-- begin Material to process --

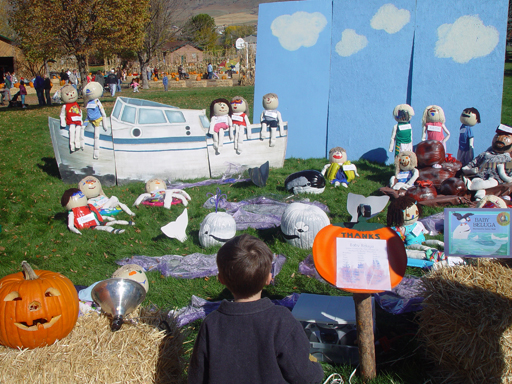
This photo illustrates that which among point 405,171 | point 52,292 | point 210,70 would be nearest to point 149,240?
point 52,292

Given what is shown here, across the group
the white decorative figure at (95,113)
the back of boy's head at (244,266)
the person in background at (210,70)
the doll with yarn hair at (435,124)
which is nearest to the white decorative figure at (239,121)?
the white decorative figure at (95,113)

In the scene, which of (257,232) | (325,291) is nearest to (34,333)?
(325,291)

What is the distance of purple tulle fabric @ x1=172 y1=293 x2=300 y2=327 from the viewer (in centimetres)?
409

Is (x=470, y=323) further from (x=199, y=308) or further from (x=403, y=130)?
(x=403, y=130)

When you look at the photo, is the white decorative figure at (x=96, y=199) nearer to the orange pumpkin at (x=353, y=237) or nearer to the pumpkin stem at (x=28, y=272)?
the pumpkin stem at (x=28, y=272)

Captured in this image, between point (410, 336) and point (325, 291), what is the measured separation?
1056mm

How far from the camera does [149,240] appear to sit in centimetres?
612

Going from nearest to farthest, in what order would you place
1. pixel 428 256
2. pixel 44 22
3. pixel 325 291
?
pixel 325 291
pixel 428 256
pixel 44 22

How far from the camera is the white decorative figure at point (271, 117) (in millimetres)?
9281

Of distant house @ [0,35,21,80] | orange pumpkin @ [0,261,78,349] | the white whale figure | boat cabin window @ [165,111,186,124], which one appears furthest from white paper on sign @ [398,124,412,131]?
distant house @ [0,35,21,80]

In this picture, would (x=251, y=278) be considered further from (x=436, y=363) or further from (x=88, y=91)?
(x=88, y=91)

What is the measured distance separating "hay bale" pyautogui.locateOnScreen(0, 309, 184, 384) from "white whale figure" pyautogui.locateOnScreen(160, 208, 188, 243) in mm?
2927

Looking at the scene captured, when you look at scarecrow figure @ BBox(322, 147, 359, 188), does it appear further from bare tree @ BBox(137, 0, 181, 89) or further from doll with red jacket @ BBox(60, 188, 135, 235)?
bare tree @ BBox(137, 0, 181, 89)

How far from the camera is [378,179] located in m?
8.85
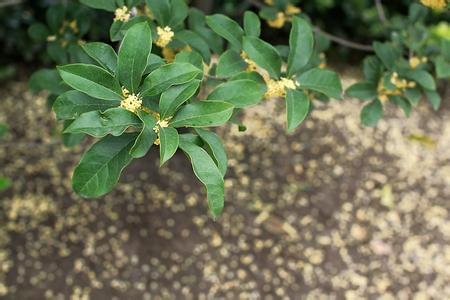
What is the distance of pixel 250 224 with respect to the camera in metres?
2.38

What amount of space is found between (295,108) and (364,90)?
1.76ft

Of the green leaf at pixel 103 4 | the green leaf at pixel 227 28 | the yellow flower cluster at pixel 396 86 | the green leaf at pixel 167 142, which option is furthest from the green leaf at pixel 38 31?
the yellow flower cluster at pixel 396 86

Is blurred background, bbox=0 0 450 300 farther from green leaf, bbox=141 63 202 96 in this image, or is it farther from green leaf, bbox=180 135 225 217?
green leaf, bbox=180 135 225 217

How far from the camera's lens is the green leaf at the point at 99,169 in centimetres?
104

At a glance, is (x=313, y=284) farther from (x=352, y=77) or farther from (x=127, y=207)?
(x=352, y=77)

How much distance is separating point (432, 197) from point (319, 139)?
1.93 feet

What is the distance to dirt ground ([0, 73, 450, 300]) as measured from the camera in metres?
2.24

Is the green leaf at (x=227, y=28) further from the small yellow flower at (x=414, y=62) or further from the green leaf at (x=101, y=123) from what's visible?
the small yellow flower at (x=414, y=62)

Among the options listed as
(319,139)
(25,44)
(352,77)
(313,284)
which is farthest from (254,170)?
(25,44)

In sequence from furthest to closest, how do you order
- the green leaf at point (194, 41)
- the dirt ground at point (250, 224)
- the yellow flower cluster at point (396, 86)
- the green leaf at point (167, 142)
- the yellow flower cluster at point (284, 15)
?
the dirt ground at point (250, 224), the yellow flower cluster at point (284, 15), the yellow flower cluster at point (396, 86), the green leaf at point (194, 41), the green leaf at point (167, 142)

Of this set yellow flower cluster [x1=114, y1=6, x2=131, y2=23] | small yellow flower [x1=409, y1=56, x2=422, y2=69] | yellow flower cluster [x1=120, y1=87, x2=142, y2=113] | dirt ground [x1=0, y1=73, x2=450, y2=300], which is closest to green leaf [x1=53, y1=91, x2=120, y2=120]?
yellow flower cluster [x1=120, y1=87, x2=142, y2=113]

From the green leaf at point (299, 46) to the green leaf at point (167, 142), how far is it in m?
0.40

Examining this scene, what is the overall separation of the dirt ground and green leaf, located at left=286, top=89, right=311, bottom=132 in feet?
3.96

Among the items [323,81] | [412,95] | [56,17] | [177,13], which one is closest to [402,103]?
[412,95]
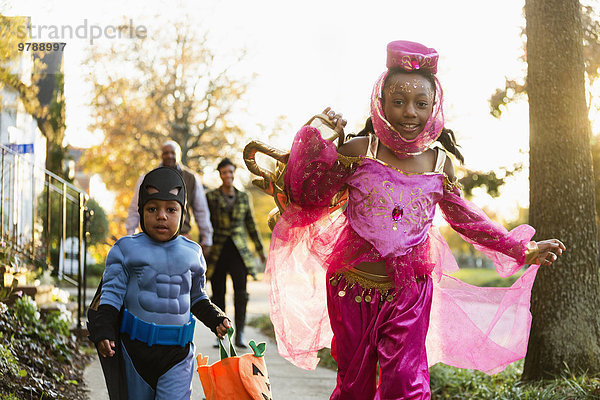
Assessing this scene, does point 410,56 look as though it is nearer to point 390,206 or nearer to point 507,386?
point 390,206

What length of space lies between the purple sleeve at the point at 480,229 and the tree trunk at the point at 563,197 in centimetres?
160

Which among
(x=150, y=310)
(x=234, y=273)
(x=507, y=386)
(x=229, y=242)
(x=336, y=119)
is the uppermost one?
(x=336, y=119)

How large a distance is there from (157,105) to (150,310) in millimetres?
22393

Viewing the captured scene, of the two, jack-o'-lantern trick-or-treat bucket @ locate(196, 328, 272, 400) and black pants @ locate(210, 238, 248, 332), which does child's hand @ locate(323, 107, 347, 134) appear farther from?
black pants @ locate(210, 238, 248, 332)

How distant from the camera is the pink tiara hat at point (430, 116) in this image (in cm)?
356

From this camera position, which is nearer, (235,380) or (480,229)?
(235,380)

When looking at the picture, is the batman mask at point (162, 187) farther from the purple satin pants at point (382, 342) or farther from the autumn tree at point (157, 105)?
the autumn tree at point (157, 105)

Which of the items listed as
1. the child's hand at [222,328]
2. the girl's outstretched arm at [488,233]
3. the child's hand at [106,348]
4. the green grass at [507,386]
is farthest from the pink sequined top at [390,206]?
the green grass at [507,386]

-- end Material to process --
-- begin Material to process --

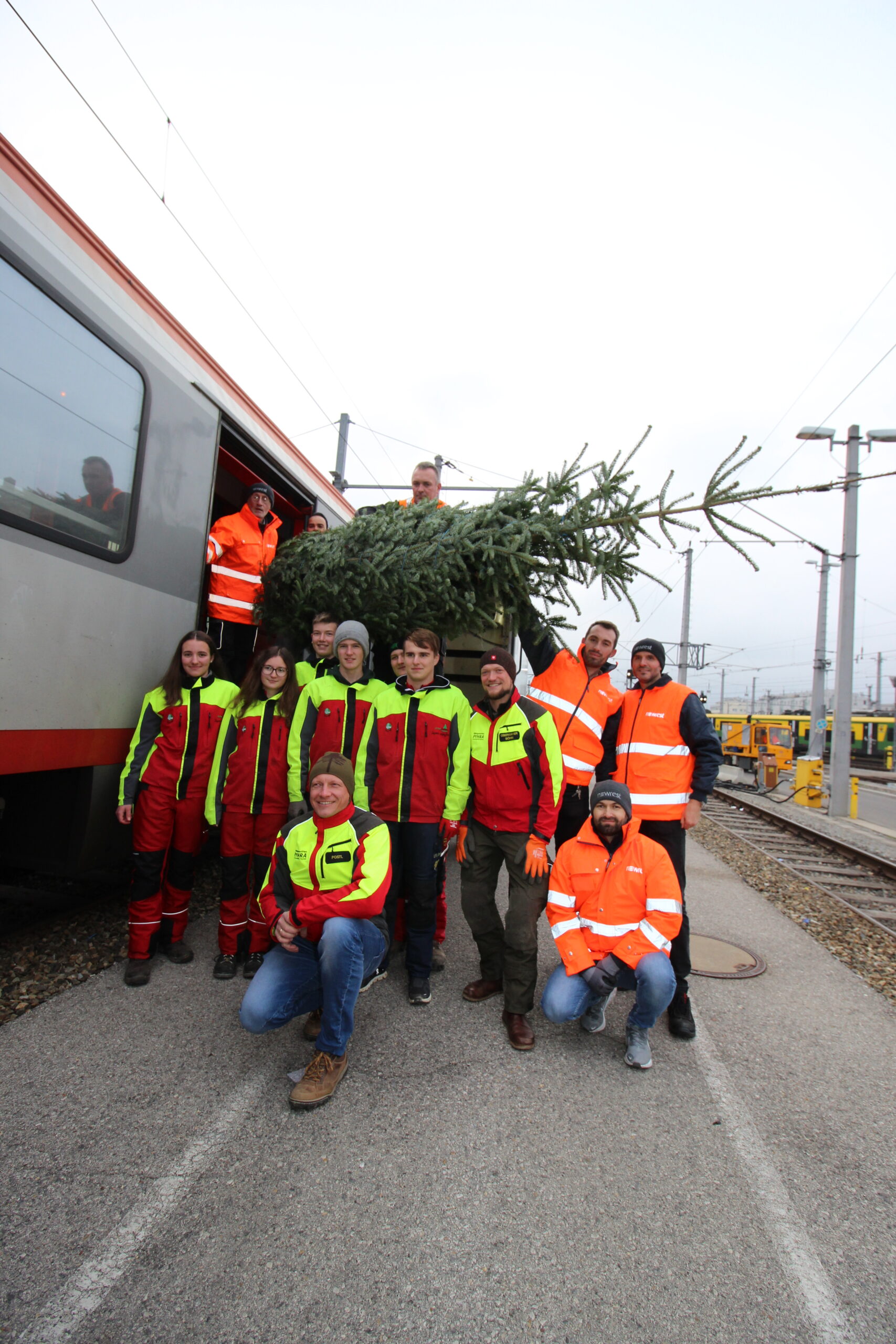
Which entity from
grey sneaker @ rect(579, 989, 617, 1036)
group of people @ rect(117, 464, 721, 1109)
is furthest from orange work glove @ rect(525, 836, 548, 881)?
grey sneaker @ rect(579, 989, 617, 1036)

-- end Material to process --
-- begin Material to process --

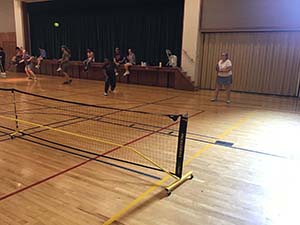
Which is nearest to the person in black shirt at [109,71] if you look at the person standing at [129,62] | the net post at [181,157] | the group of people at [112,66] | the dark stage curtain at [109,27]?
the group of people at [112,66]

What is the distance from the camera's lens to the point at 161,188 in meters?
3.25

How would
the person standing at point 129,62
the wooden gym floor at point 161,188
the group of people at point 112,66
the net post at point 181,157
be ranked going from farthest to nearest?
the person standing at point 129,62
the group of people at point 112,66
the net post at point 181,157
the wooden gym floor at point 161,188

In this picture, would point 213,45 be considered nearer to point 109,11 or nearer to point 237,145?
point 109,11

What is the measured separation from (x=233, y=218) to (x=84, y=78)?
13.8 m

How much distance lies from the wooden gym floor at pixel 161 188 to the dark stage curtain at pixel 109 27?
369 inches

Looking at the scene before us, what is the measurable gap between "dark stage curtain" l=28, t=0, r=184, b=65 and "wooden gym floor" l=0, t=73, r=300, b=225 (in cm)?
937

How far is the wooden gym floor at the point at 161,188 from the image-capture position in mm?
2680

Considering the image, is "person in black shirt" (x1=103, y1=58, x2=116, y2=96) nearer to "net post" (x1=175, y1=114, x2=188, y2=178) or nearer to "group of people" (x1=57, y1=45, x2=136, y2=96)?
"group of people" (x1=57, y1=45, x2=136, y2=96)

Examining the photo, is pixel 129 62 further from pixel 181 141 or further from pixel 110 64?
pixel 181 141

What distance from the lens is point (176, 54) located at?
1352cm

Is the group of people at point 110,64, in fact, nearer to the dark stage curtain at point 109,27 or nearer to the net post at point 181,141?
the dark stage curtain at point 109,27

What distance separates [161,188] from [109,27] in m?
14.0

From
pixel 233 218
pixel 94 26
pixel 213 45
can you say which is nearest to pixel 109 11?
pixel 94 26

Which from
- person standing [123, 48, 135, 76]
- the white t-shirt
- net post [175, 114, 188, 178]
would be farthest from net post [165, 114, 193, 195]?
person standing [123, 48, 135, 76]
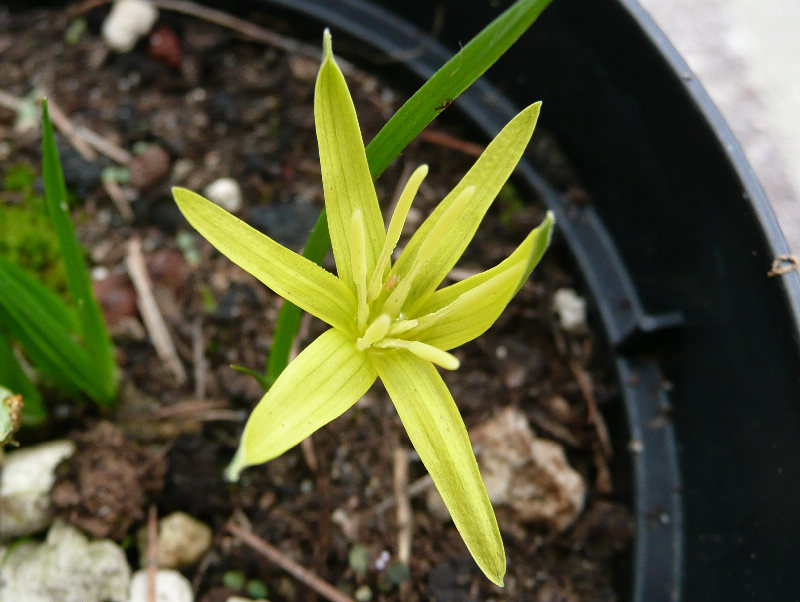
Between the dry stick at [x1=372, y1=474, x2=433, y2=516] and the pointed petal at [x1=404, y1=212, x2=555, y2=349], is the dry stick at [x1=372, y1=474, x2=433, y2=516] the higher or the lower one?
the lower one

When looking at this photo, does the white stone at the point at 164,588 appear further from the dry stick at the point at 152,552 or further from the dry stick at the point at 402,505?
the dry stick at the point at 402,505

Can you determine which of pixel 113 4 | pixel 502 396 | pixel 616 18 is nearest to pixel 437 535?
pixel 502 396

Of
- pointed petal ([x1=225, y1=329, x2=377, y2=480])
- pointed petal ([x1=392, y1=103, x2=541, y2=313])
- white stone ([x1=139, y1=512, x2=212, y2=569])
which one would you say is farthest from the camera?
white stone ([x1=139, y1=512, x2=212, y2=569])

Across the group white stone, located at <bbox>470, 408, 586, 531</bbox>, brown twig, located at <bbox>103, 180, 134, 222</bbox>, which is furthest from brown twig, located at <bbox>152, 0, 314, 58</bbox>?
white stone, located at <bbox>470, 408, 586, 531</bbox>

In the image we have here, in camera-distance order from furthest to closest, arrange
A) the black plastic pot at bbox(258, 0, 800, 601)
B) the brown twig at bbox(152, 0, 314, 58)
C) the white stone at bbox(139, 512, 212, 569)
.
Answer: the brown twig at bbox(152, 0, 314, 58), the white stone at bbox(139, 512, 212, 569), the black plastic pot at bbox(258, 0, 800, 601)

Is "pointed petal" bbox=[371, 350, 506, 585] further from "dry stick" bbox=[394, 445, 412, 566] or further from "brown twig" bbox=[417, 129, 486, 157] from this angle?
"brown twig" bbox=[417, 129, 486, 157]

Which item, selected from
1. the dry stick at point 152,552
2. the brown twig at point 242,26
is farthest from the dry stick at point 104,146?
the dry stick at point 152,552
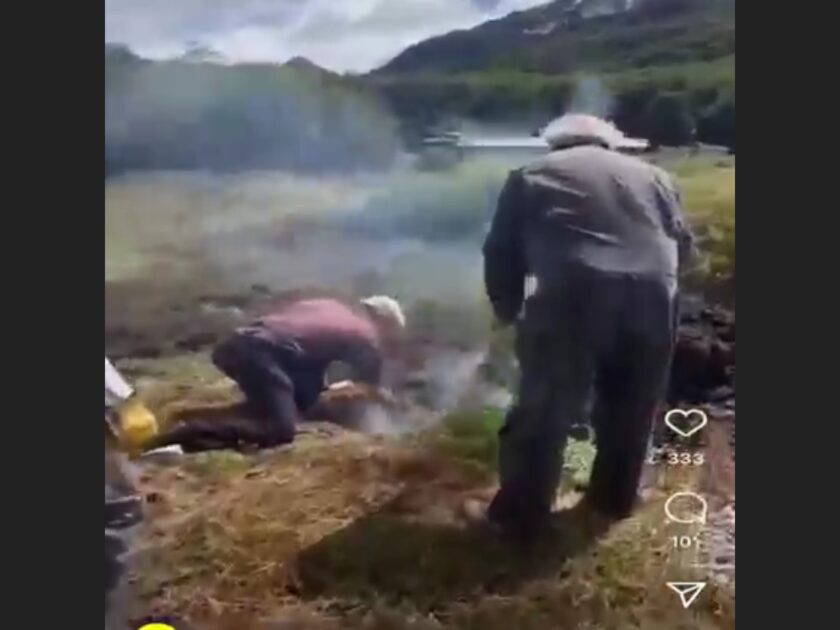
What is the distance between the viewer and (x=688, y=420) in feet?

-- end Material to process --

Copy out the lines from the one containing "Which item, selected from" through the one containing "What is the distance between", both included, reproducing each word for word. Omit the picture.

Which item, selected from
1. the dry stick at point 152,552
2. the brown twig at point 242,26
is farthest from the dry stick at point 104,146?
the dry stick at point 152,552
What is the distance between the viewer and (x=688, y=420) in feet?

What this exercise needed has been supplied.